From the records below, select each line containing the word "right" and copy those lines.

== Segment start ==

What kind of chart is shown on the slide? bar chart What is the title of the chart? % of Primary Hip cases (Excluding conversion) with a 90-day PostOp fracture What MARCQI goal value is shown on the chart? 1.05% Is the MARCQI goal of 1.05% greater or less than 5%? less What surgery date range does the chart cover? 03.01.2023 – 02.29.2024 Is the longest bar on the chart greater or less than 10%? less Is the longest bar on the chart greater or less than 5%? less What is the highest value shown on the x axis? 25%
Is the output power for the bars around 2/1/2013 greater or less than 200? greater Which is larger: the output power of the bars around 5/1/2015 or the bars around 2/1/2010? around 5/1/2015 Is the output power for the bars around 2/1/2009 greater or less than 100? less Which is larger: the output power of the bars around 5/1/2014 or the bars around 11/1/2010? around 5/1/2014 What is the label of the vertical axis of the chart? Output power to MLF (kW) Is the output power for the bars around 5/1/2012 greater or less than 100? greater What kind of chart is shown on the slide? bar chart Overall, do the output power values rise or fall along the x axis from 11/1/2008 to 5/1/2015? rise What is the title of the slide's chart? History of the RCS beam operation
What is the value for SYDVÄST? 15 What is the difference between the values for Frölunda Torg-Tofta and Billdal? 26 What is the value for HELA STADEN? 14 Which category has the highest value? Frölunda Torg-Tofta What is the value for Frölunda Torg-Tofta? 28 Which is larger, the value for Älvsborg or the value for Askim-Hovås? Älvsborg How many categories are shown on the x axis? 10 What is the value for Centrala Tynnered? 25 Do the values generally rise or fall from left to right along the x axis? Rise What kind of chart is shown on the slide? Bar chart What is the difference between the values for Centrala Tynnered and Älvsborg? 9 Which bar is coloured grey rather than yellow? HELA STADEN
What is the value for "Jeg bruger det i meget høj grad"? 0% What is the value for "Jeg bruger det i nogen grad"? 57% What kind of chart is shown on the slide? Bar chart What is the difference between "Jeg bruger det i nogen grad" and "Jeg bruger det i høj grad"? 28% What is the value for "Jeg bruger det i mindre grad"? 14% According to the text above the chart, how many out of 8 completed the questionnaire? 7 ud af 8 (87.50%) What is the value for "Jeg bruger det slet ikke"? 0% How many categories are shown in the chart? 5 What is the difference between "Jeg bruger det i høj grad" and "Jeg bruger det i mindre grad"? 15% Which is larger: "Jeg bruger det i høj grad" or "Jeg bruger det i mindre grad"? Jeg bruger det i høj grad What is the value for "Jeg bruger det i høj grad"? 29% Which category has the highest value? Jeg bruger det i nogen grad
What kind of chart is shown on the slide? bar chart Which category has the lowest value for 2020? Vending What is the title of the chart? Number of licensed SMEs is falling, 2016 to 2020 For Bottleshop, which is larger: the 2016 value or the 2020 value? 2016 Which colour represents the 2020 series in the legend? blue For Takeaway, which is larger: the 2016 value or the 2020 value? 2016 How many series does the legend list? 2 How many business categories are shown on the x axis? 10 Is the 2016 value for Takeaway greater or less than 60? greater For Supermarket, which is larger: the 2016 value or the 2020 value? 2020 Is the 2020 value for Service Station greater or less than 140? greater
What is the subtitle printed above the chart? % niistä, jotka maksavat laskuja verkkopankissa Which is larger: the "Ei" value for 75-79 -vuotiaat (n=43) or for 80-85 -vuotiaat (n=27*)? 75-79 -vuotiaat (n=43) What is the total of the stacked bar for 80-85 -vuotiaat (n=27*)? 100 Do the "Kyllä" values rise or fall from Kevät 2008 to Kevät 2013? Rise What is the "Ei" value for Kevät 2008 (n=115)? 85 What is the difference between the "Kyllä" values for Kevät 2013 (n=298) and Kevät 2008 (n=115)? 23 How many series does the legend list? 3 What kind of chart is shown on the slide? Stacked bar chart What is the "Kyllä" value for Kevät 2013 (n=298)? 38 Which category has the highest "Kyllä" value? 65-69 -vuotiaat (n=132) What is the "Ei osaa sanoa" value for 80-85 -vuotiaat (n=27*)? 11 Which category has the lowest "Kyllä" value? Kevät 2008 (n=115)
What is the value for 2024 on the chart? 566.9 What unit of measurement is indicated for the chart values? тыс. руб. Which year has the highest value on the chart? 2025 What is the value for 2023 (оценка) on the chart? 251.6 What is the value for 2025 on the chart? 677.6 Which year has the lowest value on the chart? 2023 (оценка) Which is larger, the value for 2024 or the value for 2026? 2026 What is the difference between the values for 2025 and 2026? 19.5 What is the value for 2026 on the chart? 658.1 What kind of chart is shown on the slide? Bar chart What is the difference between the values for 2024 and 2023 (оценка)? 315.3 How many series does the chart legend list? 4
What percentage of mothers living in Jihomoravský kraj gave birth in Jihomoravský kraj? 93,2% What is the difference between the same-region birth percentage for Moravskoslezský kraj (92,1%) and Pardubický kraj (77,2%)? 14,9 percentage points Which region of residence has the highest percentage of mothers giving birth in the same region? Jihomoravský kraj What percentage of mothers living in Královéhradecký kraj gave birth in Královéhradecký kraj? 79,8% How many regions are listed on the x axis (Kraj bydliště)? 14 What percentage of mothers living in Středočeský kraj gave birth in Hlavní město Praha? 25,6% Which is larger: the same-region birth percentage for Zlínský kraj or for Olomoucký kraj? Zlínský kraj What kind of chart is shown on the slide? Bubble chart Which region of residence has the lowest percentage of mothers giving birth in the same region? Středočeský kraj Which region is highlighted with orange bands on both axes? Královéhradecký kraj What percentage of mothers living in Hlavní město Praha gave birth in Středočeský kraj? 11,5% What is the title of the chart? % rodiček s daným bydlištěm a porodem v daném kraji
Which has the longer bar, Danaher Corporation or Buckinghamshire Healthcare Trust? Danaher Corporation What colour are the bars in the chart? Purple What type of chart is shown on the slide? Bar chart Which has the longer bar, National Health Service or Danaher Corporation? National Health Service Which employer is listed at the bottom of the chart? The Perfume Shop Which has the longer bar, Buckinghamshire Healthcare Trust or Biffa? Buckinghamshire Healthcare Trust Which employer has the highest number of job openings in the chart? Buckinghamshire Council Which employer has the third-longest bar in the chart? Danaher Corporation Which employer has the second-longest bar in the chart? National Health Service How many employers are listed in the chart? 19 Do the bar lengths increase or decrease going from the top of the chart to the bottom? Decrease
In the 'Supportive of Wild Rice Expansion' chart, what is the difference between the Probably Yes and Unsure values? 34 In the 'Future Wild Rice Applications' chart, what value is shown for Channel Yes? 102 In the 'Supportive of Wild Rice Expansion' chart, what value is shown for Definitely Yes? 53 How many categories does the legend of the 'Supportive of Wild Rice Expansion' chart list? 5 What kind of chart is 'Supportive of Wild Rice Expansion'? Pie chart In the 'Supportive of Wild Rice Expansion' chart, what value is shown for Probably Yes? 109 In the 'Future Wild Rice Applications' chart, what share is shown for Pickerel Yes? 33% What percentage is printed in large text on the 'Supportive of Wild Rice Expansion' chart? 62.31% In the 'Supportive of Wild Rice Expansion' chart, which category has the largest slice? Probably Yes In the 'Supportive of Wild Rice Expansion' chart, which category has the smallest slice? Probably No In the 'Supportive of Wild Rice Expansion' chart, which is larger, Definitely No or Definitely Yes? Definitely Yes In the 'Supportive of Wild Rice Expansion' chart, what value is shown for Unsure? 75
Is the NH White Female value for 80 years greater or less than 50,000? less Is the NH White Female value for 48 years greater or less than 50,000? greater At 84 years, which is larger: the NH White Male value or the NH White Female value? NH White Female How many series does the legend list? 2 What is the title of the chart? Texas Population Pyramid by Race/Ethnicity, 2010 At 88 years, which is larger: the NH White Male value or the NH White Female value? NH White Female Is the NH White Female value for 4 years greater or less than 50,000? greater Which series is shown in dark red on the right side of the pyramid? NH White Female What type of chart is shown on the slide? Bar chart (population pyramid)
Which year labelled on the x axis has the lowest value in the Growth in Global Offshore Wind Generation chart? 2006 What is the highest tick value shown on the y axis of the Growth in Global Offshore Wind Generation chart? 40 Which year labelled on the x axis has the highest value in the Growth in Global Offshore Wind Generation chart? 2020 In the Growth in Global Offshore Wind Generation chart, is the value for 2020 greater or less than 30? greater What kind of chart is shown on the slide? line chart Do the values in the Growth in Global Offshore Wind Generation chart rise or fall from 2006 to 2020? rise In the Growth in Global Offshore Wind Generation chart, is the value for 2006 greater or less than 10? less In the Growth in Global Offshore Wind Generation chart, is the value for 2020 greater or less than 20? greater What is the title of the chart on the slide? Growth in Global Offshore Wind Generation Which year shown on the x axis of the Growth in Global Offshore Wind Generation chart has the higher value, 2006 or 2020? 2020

== Segment end ==

## Finished exercise
What is the value for SYDVÄST? 15 What is the difference between the values for Frölunda Torg-Tofta and Billdal? 26 What is the value for HELA STADEN? 14 Which category has the highest value? Frölunda Torg-Tofta What is the value for Frölunda Torg-Tofta? 28 Which is larger, the value for Älvsborg or the value for Askim-Hovås? Älvsborg How many categories are shown on the x axis? 10 What is the value for Centrala Tynnered? 25 Do the values generally rise or fall from left to right along the x axis? Rise What kind of chart is shown on the slide? Bar chart What is the difference between the values for Centrala Tynnered and Älvsborg? 9 Which bar is coloured grey rather than yellow? HELA STADEN
Is the NH White Female value for 80 years greater or less than 50,000? less Is the NH White Female value for 48 years greater or less than 50,000? greater At 84 years, which is larger: the NH White Male value or the NH White Female value? NH White Female How many series does the legend list? 2 What is the title of the chart? Texas Population Pyramid by Race/Ethnicity, 2010 At 88 years, which is larger: the NH White Male value or the NH White Female value? NH White Female Is the NH White Female value for 4 years greater or less than 50,000? greater Which series is shown in dark red on the right side of the pyramid? NH White Female What type of chart is shown on the slide? Bar chart (population pyramid)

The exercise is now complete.